:: TEXTE À ANALYSER ::
Participant : Alors là oui car le bilan de compétence c’est classique, sauf que là ce n’est pas un bilan de compétence avec un junior consultant junior mais plutôt avec un consultant formé coach qu’il faut faire pour voir et analyser. J’ai une difficulté supplémentaire, c’est vrai, ces manageurs-là sont eux-mêmes des consultants en ressources humaines, et donc les bilans ils connaissent, parfois c’est une difficulté, mais pas toujours. En fait ce sont des êtres humains, il faut arrêter de se positionner toujours en sachant.
LACT : Pensez vous que cette demande de bilan pourrait résoudre la problématique que vous percevez bien, c’est à dire celle d’une personne typiquement dans une recherche d’excellence qu’il faudrait amener à poser des limites moins importantes pour qu’elle puisse être mieux dans les difficultés qui sont propres à sa fonction de manager. Vous pensez que cette solution là va pouvoir résoudre cette problématique là ?
Participant : De quoi le fait que …
LACT : Le fait qu’elle démarre par un bilan par rapport à sa situation…
Participant : Non parce qu’après on en vient à penser à un principe de réalité qui est le financement, je pense qu’un coaching lui irait mieux mais je n’ai pas le budget…
LACT2 : Et c’est quoi le tarif pour un coaching ?

:: CONSIGNES DE L'EXERCICE ::
[a] D'après le texte à analyser, quel obstacle empêche de recourir à un coaching ?
[b] Résumez le texte à analyser en deux phrases.
[c] Recopiez le passage du texte à analyser qui commence aux mots « Participant : Alors » et s'arrête après les mots « toujours en sachant. ».

:: DOCUMENTS FOURNIS ::

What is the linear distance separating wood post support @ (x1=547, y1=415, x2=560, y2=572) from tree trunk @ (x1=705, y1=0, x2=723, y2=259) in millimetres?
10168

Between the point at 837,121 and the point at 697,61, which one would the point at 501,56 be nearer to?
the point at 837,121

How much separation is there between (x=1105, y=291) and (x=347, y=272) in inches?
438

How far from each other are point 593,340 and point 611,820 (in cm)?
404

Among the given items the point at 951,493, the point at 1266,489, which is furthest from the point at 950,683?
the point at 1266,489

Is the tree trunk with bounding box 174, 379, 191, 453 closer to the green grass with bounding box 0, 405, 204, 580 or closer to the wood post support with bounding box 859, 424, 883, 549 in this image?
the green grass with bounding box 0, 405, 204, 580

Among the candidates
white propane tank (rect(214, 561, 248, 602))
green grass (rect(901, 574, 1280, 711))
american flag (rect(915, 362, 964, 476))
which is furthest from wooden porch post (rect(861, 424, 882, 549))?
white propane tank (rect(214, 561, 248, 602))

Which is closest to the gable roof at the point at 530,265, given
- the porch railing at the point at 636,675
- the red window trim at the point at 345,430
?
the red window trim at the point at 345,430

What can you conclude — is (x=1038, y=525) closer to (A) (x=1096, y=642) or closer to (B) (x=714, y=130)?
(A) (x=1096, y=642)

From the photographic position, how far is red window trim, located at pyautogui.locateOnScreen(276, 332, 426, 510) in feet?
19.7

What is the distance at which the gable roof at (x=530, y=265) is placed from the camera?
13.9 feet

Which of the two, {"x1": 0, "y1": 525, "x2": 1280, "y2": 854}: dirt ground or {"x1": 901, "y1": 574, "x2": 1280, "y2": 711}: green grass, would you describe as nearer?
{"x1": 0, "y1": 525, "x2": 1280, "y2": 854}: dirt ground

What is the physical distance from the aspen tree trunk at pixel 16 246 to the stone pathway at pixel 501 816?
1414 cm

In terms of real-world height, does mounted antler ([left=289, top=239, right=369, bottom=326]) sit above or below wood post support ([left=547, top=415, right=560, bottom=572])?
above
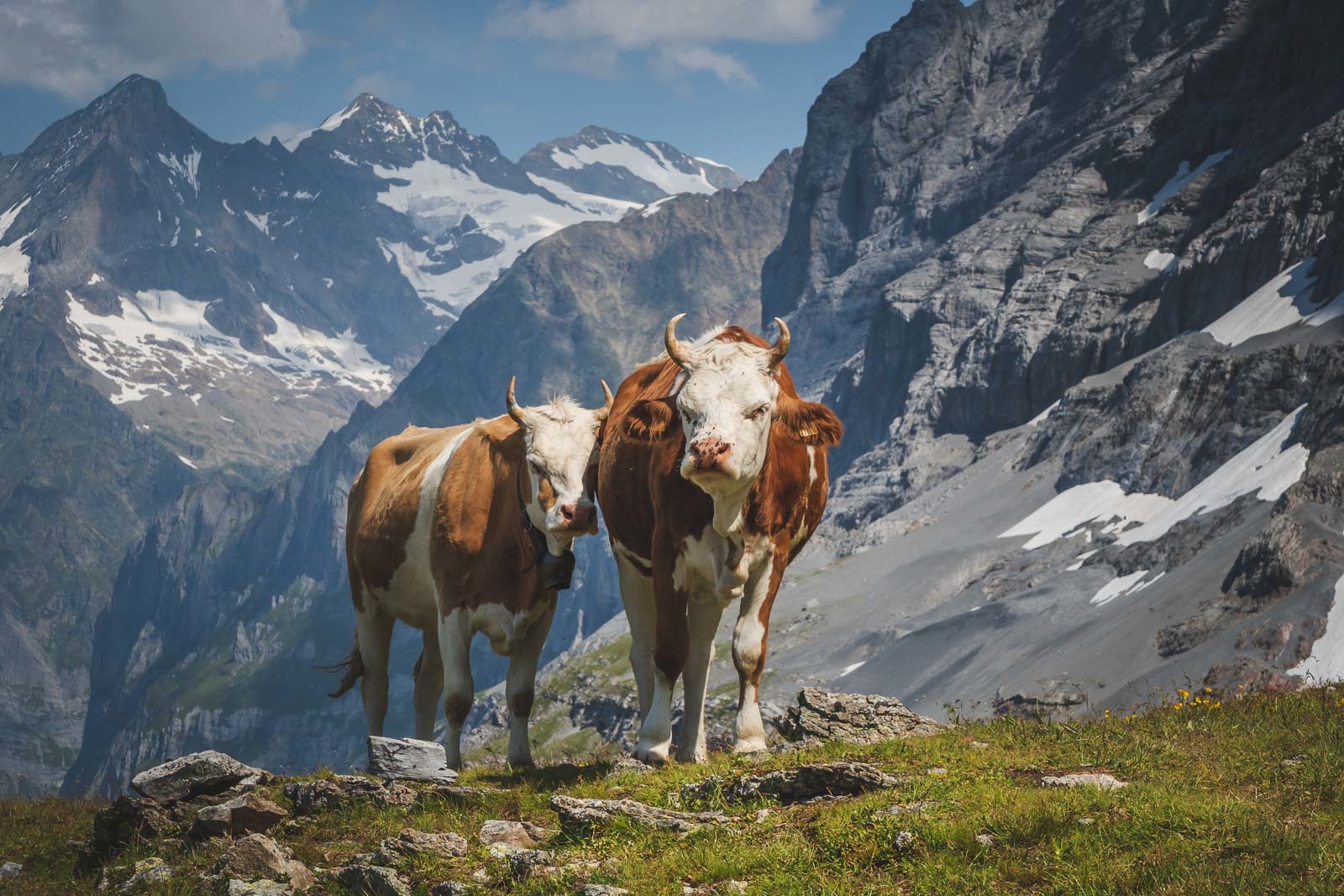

:: CORRIGÉ DES CONSIGNES ::
[a] Le financement : il n'y a pas le budget pour un coaching.

[b] La personne participante explique que le bilan de compétence doit être mené par un consultant formé coach, et que ces manageurs, eux-mêmes consultants en ressources humaines, connaissent déjà les bilans. À la question de savoir si ce bilan pourrait résoudre la problématique d'une personne en recherche d'excellence, la réponse est non : un coaching conviendrait mieux, mais le budget manque.

[c]
Participant : Alors là oui car le bilan de compétence c’est classique, sauf que là ce n’est pas un bilan de compétence avec un junior consultant junior mais plutôt avec un consultant formé coach qu’il faut faire pour voir et analyser. J’ai une difficulté supplémentaire, c’est vrai, ces manageurs-là sont eux-mêmes des consultants en ressources humaines, et donc les bilans ils connaissent, parfois c’est une difficulté, mais pas toujours. En fait ce sont des êtres humains, il faut arrêter de se positionner toujours en sachant.